A vital selector who displays a disregard for generic convention or stylistic simplicity...
'Dekmantel Selectors 4'

The tautologous and over-used phrase ‘a DJ’s DJ’ may well have lost its meaning by now. But there are still a small handful of selectors whose impeccable tastes, mixing capabilities, and – most importantly – capacity to challenge an audience mark them out as more than just crate diggers. Joy Orbison, AKA Peter O’Grady, is one such figure.

Pushing himself to the forefront of the bass-heavy, post-dubstep UK club scene with his excellent debut ‘Hyph Mngo/Wet Look’ 12” in 2009, he has since produced a number of propulsive, club-ready tracks in collaboration with Boddika, Kassem Mosse, and Pearson Sound for labels like Hotflush, Swamp 81, and Nonplus. While his productions are marked by a consistency of narrative and force, his DJ sets are altogether more unpredictable, but no less satisfying. Playing in the early hours of Houghton Festival this summer, Orbison opened with a spoken word poetry sample before launching into a series of writhing, insidious bass throbs and harsh percussive hits, keeping the crowd intrigued, moved, and ready for more. Now, he has produced a compressed insight into this club mentality with a release on the ‘Dekmantel Selectors’ compilation series.

Following in the footsteps of previous selectors Motor City Drum Ensemble and Young Marco, Orbison’s LP is a tracing of the influence of UK club culture on his own artistry. Rather than tying together his eleven tracks by BPM or genre, the compilation is something of an autobiographical journey through Orbison’s formative musical experiences, encompassing garage, breakbeats, techno, and abstract poetics.

Opening with the same piece of poetry that he played at Houghton, James Massiah’s ‘You Ain’t Got To Go Home’, the compilation soon transitions into the ‘80s electro of Toyin Agbetu’s ‘Heartbreaker’ with its infectious melody and rattling groove. The same sense of bright melody continues on R Solution’s ‘Skinny Long Git’, pitting twinkling synths against the vibrant swing of a classic Chicago house groove. Other highlights include the emotive breakbeat chops of Oblivion’s ‘Lush’ – a nod to the pervasive influence of jungle – L.E. Bass’ ‘Strive (Survive Mix)’, with its metallic Drexciyan bass and imminently danceable rhythm, and JP Buckle’s ‘One For Da Laydeez’, which expertly mixes the lo-fi aggression of early Detroit techno with eerie wavering synths.
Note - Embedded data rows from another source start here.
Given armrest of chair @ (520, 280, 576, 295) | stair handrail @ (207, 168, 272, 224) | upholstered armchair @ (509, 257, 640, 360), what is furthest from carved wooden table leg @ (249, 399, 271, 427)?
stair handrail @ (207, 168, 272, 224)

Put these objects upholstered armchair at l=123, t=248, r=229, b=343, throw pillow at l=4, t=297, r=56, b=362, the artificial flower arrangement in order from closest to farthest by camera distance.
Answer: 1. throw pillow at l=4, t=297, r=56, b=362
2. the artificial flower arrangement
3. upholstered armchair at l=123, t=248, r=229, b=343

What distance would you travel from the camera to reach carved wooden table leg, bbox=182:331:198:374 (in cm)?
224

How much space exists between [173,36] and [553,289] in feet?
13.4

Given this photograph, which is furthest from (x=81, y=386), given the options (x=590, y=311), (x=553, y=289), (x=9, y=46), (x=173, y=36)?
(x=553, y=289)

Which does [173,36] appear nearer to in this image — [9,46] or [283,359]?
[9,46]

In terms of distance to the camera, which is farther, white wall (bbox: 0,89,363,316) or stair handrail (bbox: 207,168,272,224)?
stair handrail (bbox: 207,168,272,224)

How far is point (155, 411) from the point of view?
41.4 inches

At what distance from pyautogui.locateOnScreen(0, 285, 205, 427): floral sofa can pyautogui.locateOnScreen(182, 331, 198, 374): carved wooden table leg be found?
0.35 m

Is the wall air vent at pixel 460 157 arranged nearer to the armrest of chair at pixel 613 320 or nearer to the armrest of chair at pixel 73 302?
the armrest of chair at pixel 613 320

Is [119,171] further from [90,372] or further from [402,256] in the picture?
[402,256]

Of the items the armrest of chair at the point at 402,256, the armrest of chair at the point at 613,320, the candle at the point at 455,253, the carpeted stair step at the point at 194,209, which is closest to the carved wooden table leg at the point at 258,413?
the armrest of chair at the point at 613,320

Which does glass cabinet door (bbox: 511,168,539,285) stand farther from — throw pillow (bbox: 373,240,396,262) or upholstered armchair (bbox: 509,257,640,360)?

At points, the patchwork nature of the compilation becomes apparent as Orbison favours abstraction over purpose. Closing number ‘Arrange’ by Hyperdub newcomer Klein is one such selection, comprising chopped vocals and stabs of piano to alienating effect. Similarly, Bitstream’s ‘Vic Twenty’ and Beatrice Dillon’s ‘Curl’ both interrupt the impelling flow of the surrounding tracks in their slow, building rhythms. Yet, it is in allowing the dynamic differences of these interruptions that Orbison reveals his artistic uniqueness. With a disregard for generic convention or stylistic simplicity, his ‘Selectors’ LP is a curated glimpse into UK club histories and also an historical record of how these multi-cultural influences came to bear on one of this decade’s best selectors.